You could count the millions of Texans who are stuck without heat or electricity. You could look at the state’s desperate struggle to keep its power grid from collapsing. You could look at the death toll, the state of emergency declaration or the speed with which Sen. Ted Cruz tried to get away to the sunnier beaches of Cancun.
Or you could look at Reni King’s fish tank in Amarillo, Texas, which turned into a solid block of ice amid the storm.
The 25-year-old mom suddenly has one of the hottest videos on TikTok after she posted a brief video of her daughter’s frozen-solid fish tank on Tuesday.
“This is what it’s like living in Texas (right now),” she wrote in the caption on the video, which has been watched more than 41 million times to date.
The video shows a standard aquarium that appears to be utterly frozen, even though the house still has power.
“Yo, look what happened to my daughter’s fish tank!” King says in the video, her voice touched with disbelief. “Literally in shock,” she adds in the caption.
King told BuzzFeed News that she moved her family into a hotel on Sunday because of the days-long storm, which caused occasional blackouts and heating problems at her house. The taps froze and while some of her rooms stayed warm, others — including her daughter’s — did not.
King says she was visiting the house to pick up some clothes on Tuesday when she noticed the frozen fish tank.

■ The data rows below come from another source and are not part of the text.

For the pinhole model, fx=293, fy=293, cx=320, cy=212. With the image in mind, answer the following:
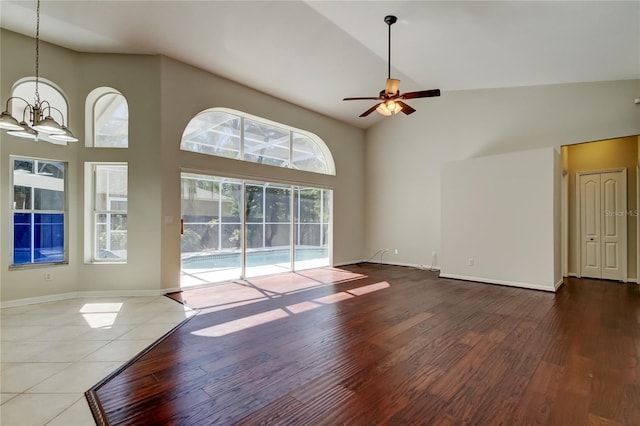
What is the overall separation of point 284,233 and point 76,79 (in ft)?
14.9

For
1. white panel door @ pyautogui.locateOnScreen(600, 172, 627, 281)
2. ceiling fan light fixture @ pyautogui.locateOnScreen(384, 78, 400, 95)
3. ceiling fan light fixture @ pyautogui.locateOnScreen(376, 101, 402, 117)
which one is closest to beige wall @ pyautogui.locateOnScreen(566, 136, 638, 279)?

“When my daughter went into her room to gather clothes, she came out (saying), ‘Mom, you have to come see my fish tank,'” King told Insider in a separate interview.
“I was very much surprised,” she told BuzzFeed. “I never knew that that could really happen.”
King posted a followup video on Wednesday after her first TiKTok blew up. The video shows the tank at two different points in time: shortly after and long after she put a heater into it. The tank looks half-frozen at the beginning and is thawed by the end.
“You can see the fish,” she says in the second part of the video, while pointing the camera at a motionless orange molly.
She declared the fish dead in another video posted later that day.
“He’s belly up,” she says, before dipping a skimmer in to fish it out. “If you ask me, that looks dead.”
Texas remains in a major state of crisis. In addition to the mass blackouts, millions are under boil-water orders due to broken pipes, low water pressure and other infrastructure problems.
The water crisis has become so bad in some areas that firefighters have been unable to fight fires.
At least 59 deaths have been blamed on the extreme weather across the southern U.S. to date.